Mr. Avnish Jain, Head Fixed-Income is the fund manager for Canara Robeco Banking and PSU Debt Fund.
Fund Objective
To generate income and/or capital appreciation through a portfolio of high quality debt and money market instruments issued by entities such as Banks, Public Sector Undertakings (PSUs), Public Financial Institutions (PFIs) and Municipal Bonds.
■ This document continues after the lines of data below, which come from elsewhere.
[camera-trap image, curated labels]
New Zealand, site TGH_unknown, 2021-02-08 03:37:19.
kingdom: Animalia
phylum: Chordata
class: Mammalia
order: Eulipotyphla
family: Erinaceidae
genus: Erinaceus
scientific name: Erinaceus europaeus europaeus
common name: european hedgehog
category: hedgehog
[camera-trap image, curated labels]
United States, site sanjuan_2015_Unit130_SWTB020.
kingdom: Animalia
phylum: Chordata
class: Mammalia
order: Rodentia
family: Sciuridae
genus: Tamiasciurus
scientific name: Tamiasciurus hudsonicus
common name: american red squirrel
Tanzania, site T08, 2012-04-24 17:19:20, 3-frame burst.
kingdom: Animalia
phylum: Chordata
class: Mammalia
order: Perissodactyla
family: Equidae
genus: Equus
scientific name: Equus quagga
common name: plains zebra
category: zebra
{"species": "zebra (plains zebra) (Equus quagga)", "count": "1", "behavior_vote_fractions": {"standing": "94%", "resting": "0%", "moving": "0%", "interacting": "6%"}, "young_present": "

However, there is no assurance that the objective of the fund will be realised, according to AMC.
Asset Allocation
The overall allocation for the scheme would comprise 80-100 percent of the portfolio to be invested in bonds and money market instruments issued by banks, PSUs, PFIs and municipal bonds, while 0-20 percent in debt (including G-secs/SDLs) and money market instruments issued by entities other than banks, PFIs, PSUs and municipal bonds and 0-10 percent in the units issued by REITs and InvITs.
Ten banking & PSU debt funds that demonstrated best performance in past three years
Name of Funds | 3-Year Returns(%) |
UTI Banking & PSU Debt Fund | 6.97 |
Edelweiss Banking and PSU Debt Fund | 6.7 |
IDFC Banking & PSU Debt Fund | 6.42 |
Nippon India Banking & PSU Debt Fund | 6.31 |
HDFC Banking and PSU Debt Fund | 6.27 |
Aditya Birla SL Banking & PSU Debt | 6.25 |
Kotak Banking and PSU Debt Fund | 6.23 |
DSP Banking & PSU Debt Fund | 6.15 |
Axis Banking & PSU Debt Fund | 6.1 |
PGIM India Banking & PSU Debt Fund | 6.07 |
(Source - FundsIndia, as on August 8, 2022)
Mr. Avnish Jain, Fixed Income and Fund Manager said, “We would endeavour to maintain a conservative portfolio through exposure to high credit quality issuers with low credit risk profile and follow Optimal Diversification among various issuers within Banking & PSU space.”